**QUOTED PASSAGE:**
The Passing of Professor John Sheahan

To the Williams community,

It is my sad duty to inform you that John Sheahan, the William Brough Professor of Economics, Emeritus, passed away on Aug. 19, at the age of 93.

John was born in Toledo, Ohio. The family moved several times and ultimately relocated to San Diego, where he met another new arrival, Denise Eugenie Morlino, from Poitiers, France. They soon became a couple, walking home together through Balboa Park after school. In 1942, John entered Stanford with the intention of studying engineering. World War II was under way, and the Army had other plans for John, who was drafted and fought bravely on the front lines in Belgium, Alsace and Germany, earning a Purple Heart Medal. Discharged in 1946, he returned to Stanford and Denise, whom he soon married.

**PROVIDED MATERIAL:**
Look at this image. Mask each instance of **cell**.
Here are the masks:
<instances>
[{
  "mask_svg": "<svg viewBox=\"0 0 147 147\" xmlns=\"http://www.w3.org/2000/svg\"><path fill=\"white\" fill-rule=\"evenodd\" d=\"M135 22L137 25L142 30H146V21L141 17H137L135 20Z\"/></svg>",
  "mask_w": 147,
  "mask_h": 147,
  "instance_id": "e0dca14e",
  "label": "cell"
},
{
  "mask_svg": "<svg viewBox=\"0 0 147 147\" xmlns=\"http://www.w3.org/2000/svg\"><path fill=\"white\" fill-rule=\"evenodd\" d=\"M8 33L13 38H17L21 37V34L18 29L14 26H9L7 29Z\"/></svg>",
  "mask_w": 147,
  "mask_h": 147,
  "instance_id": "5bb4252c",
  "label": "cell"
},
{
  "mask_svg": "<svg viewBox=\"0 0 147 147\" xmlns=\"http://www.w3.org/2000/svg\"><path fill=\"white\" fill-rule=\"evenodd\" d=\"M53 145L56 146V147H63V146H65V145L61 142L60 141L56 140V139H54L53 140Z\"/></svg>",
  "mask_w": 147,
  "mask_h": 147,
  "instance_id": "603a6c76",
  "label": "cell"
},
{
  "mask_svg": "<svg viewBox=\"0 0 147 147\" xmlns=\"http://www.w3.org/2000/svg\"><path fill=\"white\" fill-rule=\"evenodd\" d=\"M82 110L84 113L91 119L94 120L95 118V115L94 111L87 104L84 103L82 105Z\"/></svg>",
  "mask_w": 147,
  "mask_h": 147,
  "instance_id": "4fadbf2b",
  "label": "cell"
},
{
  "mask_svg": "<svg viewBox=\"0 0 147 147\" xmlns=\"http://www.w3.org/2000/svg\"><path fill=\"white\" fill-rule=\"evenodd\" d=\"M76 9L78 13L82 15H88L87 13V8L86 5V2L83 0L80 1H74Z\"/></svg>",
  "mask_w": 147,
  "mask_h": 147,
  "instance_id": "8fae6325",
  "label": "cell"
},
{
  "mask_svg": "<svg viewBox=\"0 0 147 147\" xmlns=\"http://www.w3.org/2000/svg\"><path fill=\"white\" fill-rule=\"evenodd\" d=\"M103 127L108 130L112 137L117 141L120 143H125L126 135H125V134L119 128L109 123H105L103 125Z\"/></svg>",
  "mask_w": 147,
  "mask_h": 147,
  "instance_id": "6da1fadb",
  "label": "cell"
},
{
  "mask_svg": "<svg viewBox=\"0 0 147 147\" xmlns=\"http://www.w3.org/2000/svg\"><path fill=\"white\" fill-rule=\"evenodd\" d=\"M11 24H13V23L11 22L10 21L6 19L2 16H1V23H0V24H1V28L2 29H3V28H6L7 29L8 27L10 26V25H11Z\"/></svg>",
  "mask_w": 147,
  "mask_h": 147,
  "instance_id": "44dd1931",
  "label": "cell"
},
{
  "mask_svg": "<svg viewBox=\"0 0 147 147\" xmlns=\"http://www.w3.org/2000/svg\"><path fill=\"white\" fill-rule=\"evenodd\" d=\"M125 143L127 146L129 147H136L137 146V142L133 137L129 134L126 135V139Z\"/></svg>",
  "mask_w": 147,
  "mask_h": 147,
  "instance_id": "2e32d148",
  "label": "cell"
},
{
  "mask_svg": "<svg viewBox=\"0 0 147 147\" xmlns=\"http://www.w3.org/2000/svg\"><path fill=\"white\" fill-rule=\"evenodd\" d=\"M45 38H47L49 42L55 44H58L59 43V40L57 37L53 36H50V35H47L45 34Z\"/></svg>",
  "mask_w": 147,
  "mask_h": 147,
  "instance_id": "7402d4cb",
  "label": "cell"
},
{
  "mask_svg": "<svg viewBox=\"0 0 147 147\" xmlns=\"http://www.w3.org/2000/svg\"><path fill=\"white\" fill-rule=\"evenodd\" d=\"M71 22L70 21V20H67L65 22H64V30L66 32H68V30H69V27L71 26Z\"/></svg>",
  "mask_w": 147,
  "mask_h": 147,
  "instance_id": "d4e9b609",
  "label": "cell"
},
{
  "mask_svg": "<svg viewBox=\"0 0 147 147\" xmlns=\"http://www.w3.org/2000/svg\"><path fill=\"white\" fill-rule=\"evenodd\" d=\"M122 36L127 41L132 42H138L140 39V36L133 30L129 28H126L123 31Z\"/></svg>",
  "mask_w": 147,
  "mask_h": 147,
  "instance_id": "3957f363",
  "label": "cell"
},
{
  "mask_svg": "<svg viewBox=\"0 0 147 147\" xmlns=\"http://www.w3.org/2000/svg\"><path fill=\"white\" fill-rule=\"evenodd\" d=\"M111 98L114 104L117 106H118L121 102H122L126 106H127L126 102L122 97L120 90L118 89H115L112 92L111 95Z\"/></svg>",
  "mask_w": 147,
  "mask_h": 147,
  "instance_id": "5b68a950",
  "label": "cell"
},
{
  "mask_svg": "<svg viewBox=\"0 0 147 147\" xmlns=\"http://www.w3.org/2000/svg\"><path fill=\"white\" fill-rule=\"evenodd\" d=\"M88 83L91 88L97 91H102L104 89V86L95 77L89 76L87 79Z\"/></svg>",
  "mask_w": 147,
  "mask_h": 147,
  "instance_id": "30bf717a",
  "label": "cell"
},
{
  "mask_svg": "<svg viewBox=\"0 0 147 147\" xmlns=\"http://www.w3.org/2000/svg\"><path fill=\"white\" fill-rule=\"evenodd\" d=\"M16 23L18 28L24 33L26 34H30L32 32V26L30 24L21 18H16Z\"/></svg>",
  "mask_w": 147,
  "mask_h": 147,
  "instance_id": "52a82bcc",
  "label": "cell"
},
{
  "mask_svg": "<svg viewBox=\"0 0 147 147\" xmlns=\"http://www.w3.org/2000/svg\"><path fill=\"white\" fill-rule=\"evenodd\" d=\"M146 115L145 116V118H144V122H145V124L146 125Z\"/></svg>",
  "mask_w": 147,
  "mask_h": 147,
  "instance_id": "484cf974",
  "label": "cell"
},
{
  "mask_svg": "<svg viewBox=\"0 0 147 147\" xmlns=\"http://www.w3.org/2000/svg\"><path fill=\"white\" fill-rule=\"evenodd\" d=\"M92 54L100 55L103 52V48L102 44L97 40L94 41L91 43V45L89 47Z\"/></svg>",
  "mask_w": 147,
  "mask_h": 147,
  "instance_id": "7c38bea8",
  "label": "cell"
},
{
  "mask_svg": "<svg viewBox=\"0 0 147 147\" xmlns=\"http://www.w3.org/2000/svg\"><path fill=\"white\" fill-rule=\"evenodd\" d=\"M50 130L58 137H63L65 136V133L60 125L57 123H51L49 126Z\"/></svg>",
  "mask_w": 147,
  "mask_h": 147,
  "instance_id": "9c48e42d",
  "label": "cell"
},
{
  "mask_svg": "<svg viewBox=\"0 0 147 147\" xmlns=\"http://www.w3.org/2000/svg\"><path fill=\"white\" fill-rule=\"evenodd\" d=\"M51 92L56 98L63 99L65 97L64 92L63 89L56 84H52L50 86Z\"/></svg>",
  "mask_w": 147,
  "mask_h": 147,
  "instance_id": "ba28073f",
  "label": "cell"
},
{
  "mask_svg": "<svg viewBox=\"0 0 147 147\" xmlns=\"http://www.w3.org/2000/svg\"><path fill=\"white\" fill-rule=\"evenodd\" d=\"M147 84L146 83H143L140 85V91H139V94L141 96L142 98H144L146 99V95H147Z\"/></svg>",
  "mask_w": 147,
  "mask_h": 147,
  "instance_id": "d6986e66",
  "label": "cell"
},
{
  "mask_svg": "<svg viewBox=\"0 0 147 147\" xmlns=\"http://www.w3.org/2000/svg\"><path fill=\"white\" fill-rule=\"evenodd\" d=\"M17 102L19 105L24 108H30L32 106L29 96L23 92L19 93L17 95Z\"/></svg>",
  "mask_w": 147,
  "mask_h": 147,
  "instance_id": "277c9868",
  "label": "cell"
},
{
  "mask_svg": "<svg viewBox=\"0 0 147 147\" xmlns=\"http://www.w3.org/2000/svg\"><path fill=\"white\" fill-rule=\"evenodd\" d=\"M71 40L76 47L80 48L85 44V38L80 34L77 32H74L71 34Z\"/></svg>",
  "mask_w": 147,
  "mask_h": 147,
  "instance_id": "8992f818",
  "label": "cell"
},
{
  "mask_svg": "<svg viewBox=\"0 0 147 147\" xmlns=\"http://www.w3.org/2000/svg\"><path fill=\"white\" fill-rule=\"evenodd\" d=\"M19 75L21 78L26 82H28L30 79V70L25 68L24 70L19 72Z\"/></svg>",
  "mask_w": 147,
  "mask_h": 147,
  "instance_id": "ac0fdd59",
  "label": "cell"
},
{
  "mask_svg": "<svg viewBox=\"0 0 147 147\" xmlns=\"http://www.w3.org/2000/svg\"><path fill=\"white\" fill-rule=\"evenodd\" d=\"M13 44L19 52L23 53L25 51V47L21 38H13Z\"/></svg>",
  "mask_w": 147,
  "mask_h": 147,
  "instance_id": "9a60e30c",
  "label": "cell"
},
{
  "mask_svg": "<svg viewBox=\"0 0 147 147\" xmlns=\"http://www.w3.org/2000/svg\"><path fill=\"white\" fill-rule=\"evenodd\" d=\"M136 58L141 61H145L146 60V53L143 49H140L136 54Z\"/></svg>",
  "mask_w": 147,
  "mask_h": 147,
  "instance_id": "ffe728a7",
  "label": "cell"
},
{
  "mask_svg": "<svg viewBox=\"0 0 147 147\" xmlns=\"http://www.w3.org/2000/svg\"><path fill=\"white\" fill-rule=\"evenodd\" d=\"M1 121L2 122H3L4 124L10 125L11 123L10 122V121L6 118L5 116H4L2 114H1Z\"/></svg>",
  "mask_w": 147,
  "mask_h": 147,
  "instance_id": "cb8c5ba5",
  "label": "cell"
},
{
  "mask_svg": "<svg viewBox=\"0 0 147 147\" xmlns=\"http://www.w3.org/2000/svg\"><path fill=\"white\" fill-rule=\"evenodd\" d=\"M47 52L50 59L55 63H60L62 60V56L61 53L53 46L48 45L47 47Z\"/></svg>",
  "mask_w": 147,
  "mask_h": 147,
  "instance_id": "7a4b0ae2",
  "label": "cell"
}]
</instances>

**DIRECTIVES:**
• a. Condense the paragraph of the notice on John Sheahan's passing that begins "John was born in Toledo, Ohio" into a short bulleted list that keeps its main facts.
• b. Render this sentence from the notice on John Sheahan's passing in Spanish: "In 1942, John entered Stanford with the intention of studying engineering."
• c. Carry on the notice on John Sheahan's passing, picking up right after its last sentence.
The data have no connection to the notice on John Sheahan's passing.

**ANSWERS TO THE EXERCISES:**
• a.
- Born in Toledo, Ohio. After several moves, the family settled in San Diego.
- In San Diego he met Denise Eugenie Morlino, a newcomer from Poitiers, France. They became a couple and walked home together through Balboa Park after school.
- Entered Stanford in 1942 to study engineering.
- Drafted during World War II and fought on the front lines in Belgium, Alsace and Germany, earning a Purple Heart Medal.
- Discharged in 1946, he returned to Stanford and soon married Denise.

• b. En 1942, John ingresó en Stanford con la intención de estudiar ingeniería.

• c.
John remained devoted to Denise for the 66 years of their marriage. He changed his mind about engineering, however, switching to the Ph.D. program in economics at Harvard. Once again, he was pulled away: this time to work for the Marshall Plan in Paris. From there he contributed to Norwegian and Danish postwar recovery efforts and acted as an early adviser to NATO. The couple’s children, Yvette and Bernard, were both born in Paris during this time.

After returning to the States in 1954, John was hired at Williams, where he served on the original faculty of the Center for Development Economics (CDE), and twice as its chair. He also continued to consult for foreign governments, especially in Latin America and southeast Asia. President Carter appointed John to the White House Council on Wage and Price Stability in the 1970s, and he served as an adviser to USAID and the World Bank during this time, as well.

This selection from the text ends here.